Federalização e retórica punitiva lembram ofensivas da extrema direita no Brasil e caso Débora do Batom
Donald Trump
Donald Trump
Por JR Vital JR Vital — Analista Geopolítico
JR Vital
JR Vital Analista Geopolítico
● Fato Verificado

Jornalista do Diário Carioca.

Brasília, 12 de agosto de 2025 – O presidente Donald Trump assumiu o comando da polícia metropolitana de Washington D.C., mobilizando a Guarda Nacional e prometendo 10 anos de prisão para quem danificar estátuas.

A medida, baseada na seção 740 do Home Rule Act, é vista por críticos como ataque à autonomia local, num movimento que ecoa o apoio político e estratégico que Trump mantém ao bolsonarismo, reforçando o alinhamento ideológico entre os dois.

A retórica punitiva lembra episódios no Brasil em que a narrativa de “lei e ordem” foi usada para sufocar dissenso, como no controverso caso Débora do Batom, marcado por arbitrariedade policial e exploração midiática.

Federalização sob justificativa de segurança

Trump justificou a intervenção afirmando que a capital vive “crime, derramamento de sangue e miséria” e que os homicídios superariam índices de cidades como Bogotá e Cidade do México.
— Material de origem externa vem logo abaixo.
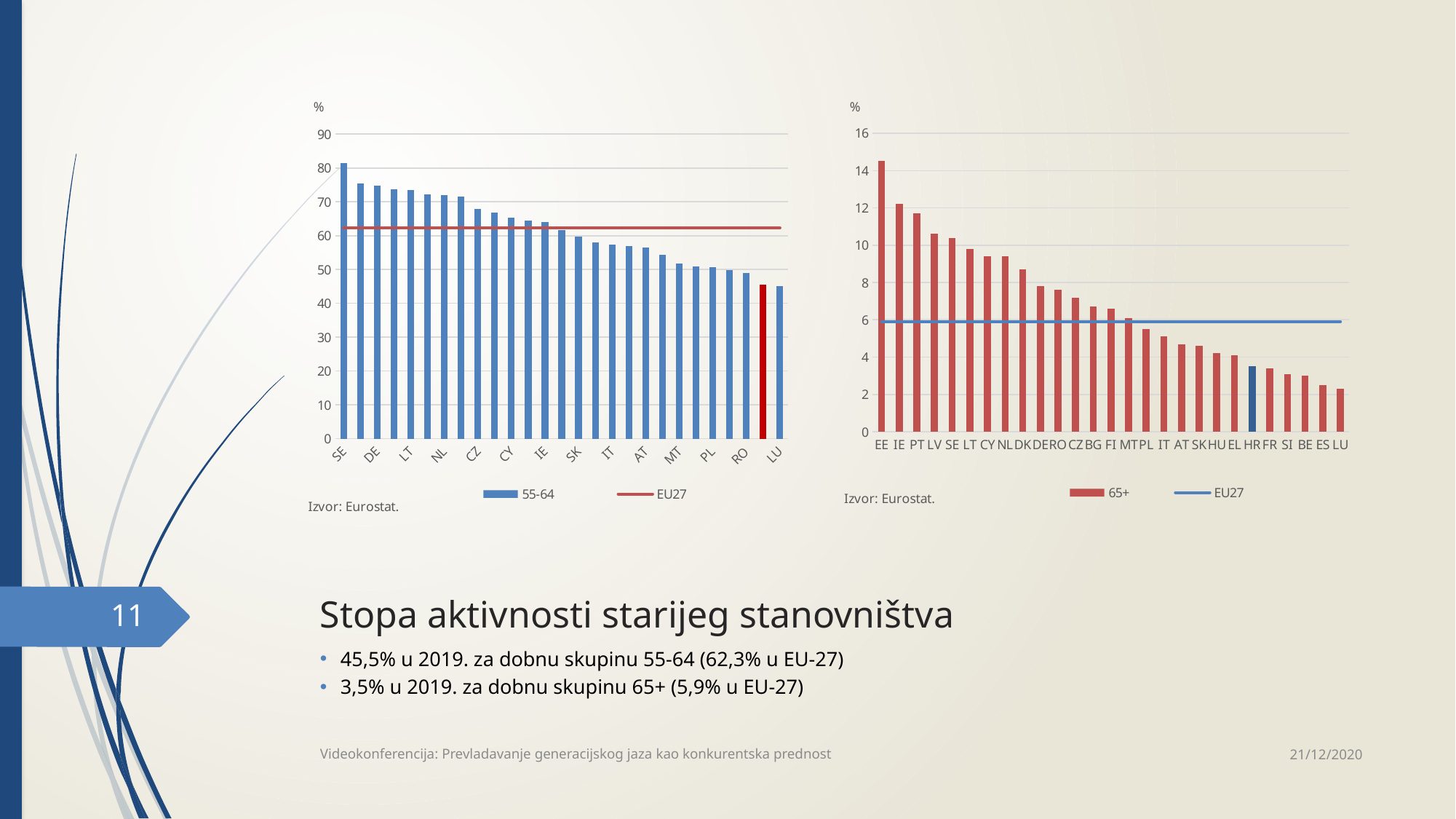
In the right chart (65+), do the bar values rise or fall from left to right along the x axis? fall In the right chart (65+), is the value for HR greater or less than 4? less In the left chart (55-64), what colour is the horizontal EU27 line? red In the right chart (65+), which country has the highest value? EE In the left chart (55-64), is the value for SE greater or less than 70? greater In the left chart (55-64), is the value for LU greater or less than 50? less How many series does the legend of the right chart (65+) list? 2 In the right chart (65+), which country has the lowest value? LU In the right chart (65+), which is larger, the value for EE or the value for LU? EE In the left chart (55-64), which country has the highest value? SE What kind of chart is the left chart (55-64)? bar chart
Apesar do discurso alarmista, dados oficiais mostram que os crimes violentos em D.C. caíram 26% no ano. A prefeita Muriel Bowser, democrata, denunciou a ação como “sem precedentes e ilegal”. Para especialistas, a medida afronta a gestão local e antecipa conflitos jurídicos.
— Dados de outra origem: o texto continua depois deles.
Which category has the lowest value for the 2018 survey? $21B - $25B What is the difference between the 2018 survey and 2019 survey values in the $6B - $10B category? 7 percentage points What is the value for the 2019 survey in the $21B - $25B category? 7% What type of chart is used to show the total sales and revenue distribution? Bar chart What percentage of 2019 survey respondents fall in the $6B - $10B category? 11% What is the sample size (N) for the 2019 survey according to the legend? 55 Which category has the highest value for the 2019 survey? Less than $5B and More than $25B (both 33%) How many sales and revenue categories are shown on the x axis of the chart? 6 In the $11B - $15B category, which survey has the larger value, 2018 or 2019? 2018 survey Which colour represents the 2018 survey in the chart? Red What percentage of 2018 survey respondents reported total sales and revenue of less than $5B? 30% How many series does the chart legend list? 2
Penas severas para vandalismo a monumentos

O presidente citou uma lei do início do século XX para justificar punições de até 10 anos de prisão para quem tocar ou danificar estátuas. O texto legal, já existente antes de sua gestão, foi usado como bandeira política para reforçar a imagem de tolerância zero.
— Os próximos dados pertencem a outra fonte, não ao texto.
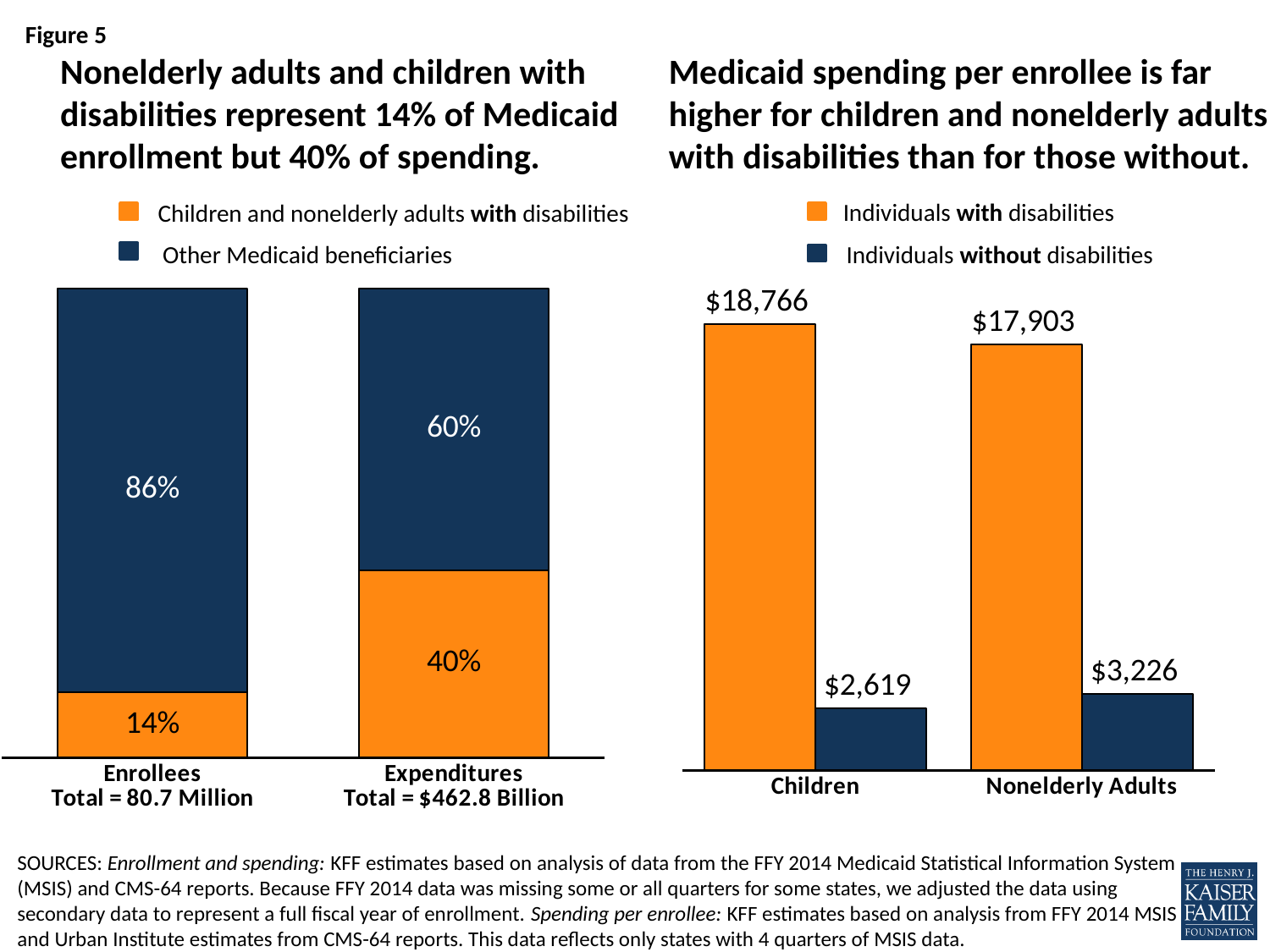
In the left chart, what kind of chart is shown? Stacked bar chart In the left chart, what share of expenditures goes to other Medicaid beneficiaries? 60% In the left chart, what is the total shown for Expenditures? $462.8 Billion In the left chart, how many percentage points higher is the share of other Medicaid beneficiaries for Enrollees than for Expenditures? 26 In the left chart, how many series does the legend list? 2 In the right chart, what is Medicaid spending per enrollee for nonelderly adults without disabilities? $3,226 In the right chart, which category has the highest spending per enrollee? Children with disabilities In the right chart, what is Medicaid spending per enrollee for children with disabilities? $18,766 In the right chart, what is the difference in spending per enrollee between nonelderly adults with disabilities and nonelderly adults without disabilities? $14,677 In the left chart, what share of enrollees are children and nonelderly adults with disabilities? 14% In the right chart, which category has the lowest spending per enrollee? Children without disabilities In the right chart, how many categories are shown on the x axis? 2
No Brasil, o caso Débora do Batom ilustrou como figuras e símbolos podem ser instrumentalizados politicamente: o episódio, embora irrelevante para a segurança pública, foi amplificado para sustentar pautas punitivas e distrair de crises maiores — dinâmica que se repete na narrativa trumpista.

Apoio ao bolsonarismo e alinhamento internacional

Trump mantém relação estreita com o ex-presidente Jair Bolsonaro e seus aliados, como Eduardo Bolsonaro, que atuam internacionalmente contra o STF.

A retórica empregada em Washington D.C. é semelhante à usada por Bolsonaro para justificar intervenções e endurecimento policial, sempre atrelando “segurança” à repressão de opositores e movimentos sociais. Essa simbiose político-discursiva fortalece um eixo transnacional da extrema direita, onde ações locais servem de modelo e inspiração recíproca.

Entenda o caso
Quem controla a polícia em D.C.?

Pela lei, a polícia metropolitana responde ao governo local, mas o presidente pode federalizá-la por até 30 dias em “situações de emergência”.


A criminalidade está aumentando?

Não. Dados oficiais indicam queda contínua, contrariando a justificativa de Trump.

As prisões de 10 anos são novidade? Não. A legislação citada já existia, mas é reinterpretada para reforço político.

O que é o caso Débora do Batom?

Episódio no Brasil em que a prisão de uma mulher acusada de furto de batom foi transformada em espetáculo midiático para sustentar discursos de “tolerância zero”.


Qual a ligação com o bolsonarismo?

O discurso e as práticas de Trump se alinham com a agenda autoritária de Bolsonaro, fortalecendo pautas comuns contra instituições democráticas.